Now let’s convert the Korean country names in the aid data into iso3c country codes:

Show the code
aid %<>% set_names(c("country_kr", "sector", "no_of_projects", "aid_usd", "aid_krw"))

aid <- iso3c_kr(aid, "country_kr") #you copy paste the column name that has the Korean country names.


aid[c(50, 150, 250, 350, 450, 550),c(1, 6, 2:5)] %>% gt::gt()
country_kr iso3c sector no_of_projects aid_usd aid_krw
베트남 VNM 통신정책, 계획 및 행정(voluntary code) 2 232334 270736486
캄보디아 KHM 11321 1 85815 99999361
미얀마 MMR 사회보호/보장 1 103460 120560903
라오스 LAO 비정규 농업훈련 1 107958 125802378
몽골 MNG 의료서비스 5 511824 596423389
필리핀 PHL 농업용수자원 2 0 0

Once you know the iso3c country codes, you can get the English country names, or other country codes (such as Correlates of War country codes) using the countrycode package, for example.

Show the code
trade <- trade %>% mutate(country_name = countrycode::countrycode(iso3c, origin = "iso3c", destination = "country.name"))

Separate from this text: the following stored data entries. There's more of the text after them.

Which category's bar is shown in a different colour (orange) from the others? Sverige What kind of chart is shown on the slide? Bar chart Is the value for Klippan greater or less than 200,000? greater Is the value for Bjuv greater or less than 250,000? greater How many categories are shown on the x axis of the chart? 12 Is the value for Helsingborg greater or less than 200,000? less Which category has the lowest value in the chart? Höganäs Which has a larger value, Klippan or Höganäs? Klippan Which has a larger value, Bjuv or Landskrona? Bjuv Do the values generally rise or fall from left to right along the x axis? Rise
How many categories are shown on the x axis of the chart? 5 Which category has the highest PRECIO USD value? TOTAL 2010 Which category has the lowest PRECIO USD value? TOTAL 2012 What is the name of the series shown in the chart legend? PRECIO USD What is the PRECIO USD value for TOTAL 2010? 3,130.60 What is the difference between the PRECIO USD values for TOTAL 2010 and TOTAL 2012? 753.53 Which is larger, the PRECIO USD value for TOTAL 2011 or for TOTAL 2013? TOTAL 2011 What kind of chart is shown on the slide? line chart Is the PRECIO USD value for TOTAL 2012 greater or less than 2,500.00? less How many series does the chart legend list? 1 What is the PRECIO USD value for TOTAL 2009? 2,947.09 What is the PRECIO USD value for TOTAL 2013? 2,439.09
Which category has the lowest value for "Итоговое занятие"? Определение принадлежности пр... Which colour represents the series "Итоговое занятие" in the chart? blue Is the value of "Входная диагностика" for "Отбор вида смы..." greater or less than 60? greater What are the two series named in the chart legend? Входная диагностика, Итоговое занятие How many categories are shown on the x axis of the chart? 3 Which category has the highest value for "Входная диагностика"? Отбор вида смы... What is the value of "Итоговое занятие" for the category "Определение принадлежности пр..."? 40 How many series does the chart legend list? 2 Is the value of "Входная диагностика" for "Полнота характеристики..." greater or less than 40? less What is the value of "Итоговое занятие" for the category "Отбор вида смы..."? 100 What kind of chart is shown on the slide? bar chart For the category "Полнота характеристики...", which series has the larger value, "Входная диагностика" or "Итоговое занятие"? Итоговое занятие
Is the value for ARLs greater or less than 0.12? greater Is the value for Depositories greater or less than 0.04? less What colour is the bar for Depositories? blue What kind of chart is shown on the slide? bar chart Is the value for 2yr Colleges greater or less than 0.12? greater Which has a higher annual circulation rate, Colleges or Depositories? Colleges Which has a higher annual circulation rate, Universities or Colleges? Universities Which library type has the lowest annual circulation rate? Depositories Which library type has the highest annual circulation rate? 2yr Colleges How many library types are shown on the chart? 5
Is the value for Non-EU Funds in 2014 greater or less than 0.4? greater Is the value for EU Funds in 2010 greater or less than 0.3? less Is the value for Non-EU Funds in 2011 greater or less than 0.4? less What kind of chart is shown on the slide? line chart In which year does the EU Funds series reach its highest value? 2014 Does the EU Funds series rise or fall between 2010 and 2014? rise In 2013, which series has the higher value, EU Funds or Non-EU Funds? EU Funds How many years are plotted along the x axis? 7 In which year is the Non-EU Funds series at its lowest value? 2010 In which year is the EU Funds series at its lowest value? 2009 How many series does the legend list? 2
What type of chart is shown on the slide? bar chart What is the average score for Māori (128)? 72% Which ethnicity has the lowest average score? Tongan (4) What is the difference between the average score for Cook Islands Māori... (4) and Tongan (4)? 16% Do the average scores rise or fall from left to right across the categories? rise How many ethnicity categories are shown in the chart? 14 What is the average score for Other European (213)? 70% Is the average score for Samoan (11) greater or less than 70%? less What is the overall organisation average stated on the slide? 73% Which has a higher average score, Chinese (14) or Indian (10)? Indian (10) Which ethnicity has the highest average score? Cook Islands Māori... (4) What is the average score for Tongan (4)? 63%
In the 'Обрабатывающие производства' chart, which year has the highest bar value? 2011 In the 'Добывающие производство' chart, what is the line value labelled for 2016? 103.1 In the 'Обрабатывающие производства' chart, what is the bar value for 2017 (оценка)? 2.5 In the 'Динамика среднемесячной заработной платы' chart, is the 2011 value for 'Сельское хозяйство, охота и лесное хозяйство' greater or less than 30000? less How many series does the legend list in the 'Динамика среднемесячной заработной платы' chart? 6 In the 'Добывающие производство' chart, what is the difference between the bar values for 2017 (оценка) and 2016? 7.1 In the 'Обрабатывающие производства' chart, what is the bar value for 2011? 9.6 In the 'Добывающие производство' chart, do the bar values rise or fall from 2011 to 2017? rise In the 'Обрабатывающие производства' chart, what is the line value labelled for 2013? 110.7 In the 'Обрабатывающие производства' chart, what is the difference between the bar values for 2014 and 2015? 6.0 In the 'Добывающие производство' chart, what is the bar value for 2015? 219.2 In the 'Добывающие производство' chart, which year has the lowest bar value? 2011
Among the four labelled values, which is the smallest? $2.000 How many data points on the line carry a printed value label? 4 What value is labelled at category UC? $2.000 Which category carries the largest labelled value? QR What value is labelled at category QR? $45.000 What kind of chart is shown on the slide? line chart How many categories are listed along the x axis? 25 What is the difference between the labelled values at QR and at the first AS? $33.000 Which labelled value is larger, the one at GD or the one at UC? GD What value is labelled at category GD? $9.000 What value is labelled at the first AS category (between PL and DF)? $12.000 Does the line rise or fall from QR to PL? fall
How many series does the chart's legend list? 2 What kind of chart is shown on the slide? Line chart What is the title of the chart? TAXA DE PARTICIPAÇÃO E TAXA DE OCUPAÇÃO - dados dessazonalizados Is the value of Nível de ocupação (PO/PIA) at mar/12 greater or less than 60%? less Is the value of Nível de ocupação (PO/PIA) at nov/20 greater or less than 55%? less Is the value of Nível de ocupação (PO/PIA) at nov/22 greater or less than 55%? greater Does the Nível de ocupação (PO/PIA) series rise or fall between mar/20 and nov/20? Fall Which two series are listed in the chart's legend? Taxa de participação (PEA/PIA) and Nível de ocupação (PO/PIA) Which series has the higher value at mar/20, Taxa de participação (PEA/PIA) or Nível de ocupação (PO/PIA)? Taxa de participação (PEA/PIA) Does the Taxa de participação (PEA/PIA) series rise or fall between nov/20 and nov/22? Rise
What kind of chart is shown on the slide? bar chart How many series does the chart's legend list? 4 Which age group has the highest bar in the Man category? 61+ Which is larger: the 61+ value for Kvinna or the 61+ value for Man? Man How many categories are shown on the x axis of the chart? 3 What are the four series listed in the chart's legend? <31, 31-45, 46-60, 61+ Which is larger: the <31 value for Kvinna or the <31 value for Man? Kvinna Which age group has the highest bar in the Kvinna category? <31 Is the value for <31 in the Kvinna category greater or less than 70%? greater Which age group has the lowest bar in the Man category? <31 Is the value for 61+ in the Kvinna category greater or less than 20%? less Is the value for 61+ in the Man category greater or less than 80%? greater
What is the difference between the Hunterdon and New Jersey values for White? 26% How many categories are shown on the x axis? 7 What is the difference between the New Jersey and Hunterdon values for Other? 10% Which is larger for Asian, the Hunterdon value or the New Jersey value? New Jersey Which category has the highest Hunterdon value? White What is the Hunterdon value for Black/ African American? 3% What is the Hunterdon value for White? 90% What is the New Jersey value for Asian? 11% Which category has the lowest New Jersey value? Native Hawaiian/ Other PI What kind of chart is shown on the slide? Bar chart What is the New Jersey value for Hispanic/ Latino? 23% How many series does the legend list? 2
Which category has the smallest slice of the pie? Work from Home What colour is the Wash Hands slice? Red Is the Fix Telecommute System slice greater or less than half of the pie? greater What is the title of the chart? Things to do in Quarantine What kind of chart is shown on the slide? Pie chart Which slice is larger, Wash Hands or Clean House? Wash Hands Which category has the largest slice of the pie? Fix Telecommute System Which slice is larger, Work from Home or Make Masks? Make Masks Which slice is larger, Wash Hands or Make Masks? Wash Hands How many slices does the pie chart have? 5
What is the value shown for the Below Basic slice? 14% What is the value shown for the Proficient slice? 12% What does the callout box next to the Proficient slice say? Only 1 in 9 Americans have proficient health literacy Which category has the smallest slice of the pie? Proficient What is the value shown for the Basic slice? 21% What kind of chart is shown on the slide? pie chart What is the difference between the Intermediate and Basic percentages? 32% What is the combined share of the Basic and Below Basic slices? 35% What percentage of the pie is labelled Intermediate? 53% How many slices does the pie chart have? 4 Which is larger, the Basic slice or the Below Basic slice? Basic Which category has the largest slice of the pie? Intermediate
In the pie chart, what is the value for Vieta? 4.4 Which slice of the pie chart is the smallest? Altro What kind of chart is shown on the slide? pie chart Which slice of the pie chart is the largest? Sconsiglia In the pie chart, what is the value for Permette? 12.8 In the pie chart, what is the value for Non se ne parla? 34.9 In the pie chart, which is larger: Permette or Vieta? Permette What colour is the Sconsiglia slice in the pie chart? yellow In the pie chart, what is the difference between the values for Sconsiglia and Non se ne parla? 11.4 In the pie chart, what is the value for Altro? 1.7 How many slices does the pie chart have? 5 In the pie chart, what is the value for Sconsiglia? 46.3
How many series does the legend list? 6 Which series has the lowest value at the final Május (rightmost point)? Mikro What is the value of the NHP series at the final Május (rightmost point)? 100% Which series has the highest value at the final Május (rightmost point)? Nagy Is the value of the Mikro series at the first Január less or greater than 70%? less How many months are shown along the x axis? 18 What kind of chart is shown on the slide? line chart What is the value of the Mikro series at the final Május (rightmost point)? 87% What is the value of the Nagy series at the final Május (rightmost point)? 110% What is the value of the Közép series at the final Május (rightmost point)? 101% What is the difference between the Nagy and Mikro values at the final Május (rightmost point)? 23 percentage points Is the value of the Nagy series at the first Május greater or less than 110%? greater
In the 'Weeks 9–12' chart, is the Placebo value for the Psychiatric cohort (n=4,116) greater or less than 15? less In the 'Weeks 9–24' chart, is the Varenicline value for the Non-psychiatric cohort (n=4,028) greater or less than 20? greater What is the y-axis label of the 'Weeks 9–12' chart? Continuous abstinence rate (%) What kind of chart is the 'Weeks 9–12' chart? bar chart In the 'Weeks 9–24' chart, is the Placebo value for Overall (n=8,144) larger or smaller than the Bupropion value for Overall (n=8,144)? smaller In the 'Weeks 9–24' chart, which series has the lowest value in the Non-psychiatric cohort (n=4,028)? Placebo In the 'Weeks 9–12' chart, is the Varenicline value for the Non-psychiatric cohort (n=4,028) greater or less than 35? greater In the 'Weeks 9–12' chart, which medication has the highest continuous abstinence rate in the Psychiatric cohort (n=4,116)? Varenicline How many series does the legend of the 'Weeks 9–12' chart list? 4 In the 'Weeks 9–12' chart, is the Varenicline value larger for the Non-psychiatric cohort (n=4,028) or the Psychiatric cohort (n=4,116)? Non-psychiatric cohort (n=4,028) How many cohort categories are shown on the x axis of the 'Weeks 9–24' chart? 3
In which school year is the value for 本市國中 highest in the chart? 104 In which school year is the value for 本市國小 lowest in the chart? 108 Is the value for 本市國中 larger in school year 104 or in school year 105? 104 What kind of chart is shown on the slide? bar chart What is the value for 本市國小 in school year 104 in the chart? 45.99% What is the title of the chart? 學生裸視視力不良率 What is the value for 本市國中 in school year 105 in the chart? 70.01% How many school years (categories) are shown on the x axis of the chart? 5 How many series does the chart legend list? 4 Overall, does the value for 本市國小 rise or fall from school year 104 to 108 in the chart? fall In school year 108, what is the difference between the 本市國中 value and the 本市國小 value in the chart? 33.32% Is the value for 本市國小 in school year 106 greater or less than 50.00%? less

trade[c(50, 150, 250, 350, 450, 550),c(1, 5, 6, 2:4)] %>% gt::gt()
country_kr iso3c country_name year export_kosis import_kosis
NA NA 2014 572664607000 525514506000
아랍에미리트 연합 ARE United Arab Emirates 1996 1377933000 2259205000
앤티가바부다 ATG Antigua & Barbuda 1978 NA NA
앵귈라 AIA Anguilla 2019 817000 1000
아르메니아 ARM Armenia 2001 1255000 43000
앙골라 AGO Angola 1983 235000 NA

More importantly, this function allows users to be able to join different datasets that have Korean country names. For example, one can join the trade data with the aid data using the iso3c country codes. In this example, I will join the trade data with the aid data using the iso3c country codes.

Show the code
# now that I think about it, this sample data is only 2019.

aid$year <- 2019

trade_aid <- trade %>% left_join(aid, by = c("iso3c", "year"), suffix = c("", "_aid"))

trade_aid %>%
  filter(year == 2019 & !is.na(iso3c)) %>%
  slice(c(50, 150, 250, 350, 450, 550)) %>%
  select(c(1, 5, 6, 2:4, 8, 10)) %>%
  gt::gt()
country_kr iso3c country_name year export_kosis import_kosis sector aid_usd
아르메니아 ARM Armenia 2019 12729000 16743000 전문대,대학(원) 교육 119069
방글라데시 BGD Bangladesh 2019 1282342000 404703000 건설정책 및 행정관리 46251
볼리비아 BOL Bolivia 2019 30434000 450576000 환경정책 및 행정관리 80969
코트디부아르 CIV Côte d’Ivoire 2019 136494000 5264000 교육정책 및 행정관리 30096
콜롬비아 COL Colombia 2019 1143075000 718214000 성인 기초생활교육 62976
알제리 DZA Algeria 2019 700918000 1746239000 레크리에이션 및 스포츠(voluntary code) 22312

Voilà! Now we have a dataset that has both trade and aid data, both of which originally did not have consistent country names or country codes. I plan to add warning messages to the iso3c_kr function to make it easier to spot potential issues with the conversion of Korean country names. I will continue to update the Korean country name dataset in the kdiplo package as I come across new data sources. Feel free to report unavailable country names in the iso3c_kr function to me using the issue tracker on Github.